◆ **EXERCISE DETAILS**:
Repeat, word for word, the part of the material that begins with the line containing "Looking at the" and continues through the end of the material, including both ends.
-- start THE RECORDS --
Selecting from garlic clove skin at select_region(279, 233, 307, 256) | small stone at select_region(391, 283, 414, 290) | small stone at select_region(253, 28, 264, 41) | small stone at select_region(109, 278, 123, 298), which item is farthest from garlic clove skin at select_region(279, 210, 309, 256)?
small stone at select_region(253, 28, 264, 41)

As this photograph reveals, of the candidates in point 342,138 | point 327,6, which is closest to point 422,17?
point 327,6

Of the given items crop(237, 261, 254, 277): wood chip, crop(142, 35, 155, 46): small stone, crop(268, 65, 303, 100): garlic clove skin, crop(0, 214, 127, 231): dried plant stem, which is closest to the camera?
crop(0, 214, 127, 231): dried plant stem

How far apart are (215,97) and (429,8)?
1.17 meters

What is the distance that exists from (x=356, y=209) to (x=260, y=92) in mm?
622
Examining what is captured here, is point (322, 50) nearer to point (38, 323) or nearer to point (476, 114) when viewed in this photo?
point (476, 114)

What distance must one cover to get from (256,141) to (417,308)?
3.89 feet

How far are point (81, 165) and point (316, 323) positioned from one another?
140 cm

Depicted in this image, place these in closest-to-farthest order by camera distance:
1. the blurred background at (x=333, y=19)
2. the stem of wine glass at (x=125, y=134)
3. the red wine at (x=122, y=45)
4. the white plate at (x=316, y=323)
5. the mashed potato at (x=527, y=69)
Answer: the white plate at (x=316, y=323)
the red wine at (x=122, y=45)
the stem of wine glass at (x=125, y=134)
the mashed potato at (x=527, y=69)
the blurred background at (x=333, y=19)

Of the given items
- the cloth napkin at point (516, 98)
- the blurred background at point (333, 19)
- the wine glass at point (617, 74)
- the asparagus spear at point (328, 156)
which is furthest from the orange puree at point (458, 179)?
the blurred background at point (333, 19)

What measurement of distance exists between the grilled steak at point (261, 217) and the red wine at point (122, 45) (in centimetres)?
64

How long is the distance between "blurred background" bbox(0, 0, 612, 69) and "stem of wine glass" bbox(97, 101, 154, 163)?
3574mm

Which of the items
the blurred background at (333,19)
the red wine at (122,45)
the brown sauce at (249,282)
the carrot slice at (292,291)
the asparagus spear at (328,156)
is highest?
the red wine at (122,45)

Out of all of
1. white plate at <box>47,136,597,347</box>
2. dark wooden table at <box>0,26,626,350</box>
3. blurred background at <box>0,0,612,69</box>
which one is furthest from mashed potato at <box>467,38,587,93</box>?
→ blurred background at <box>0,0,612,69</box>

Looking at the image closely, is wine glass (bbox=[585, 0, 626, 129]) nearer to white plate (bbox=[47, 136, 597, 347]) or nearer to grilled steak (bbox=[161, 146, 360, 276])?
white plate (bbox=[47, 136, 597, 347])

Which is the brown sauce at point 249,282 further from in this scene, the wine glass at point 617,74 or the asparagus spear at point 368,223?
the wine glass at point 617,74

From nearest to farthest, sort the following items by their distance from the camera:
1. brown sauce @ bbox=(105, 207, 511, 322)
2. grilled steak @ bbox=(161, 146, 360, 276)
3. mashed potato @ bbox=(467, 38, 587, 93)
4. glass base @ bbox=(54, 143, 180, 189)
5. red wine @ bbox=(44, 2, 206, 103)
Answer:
-- end THE RECORDS --
◆ **REPLY TO THE EXERCISE**:
Looking at the image closely, is wine glass (bbox=[585, 0, 626, 129]) nearer to white plate (bbox=[47, 136, 597, 347]) or nearer to grilled steak (bbox=[161, 146, 360, 276])?
white plate (bbox=[47, 136, 597, 347])

Which is the brown sauce at point 249,282 further from in this scene, the wine glass at point 617,74 or the asparagus spear at point 368,223?
the wine glass at point 617,74

From nearest to farthest, sort the following items by their distance from the camera:
1. brown sauce @ bbox=(105, 207, 511, 322)
2. grilled steak @ bbox=(161, 146, 360, 276)
3. mashed potato @ bbox=(467, 38, 587, 93)
4. glass base @ bbox=(54, 143, 180, 189)
5. red wine @ bbox=(44, 2, 206, 103)
Answer:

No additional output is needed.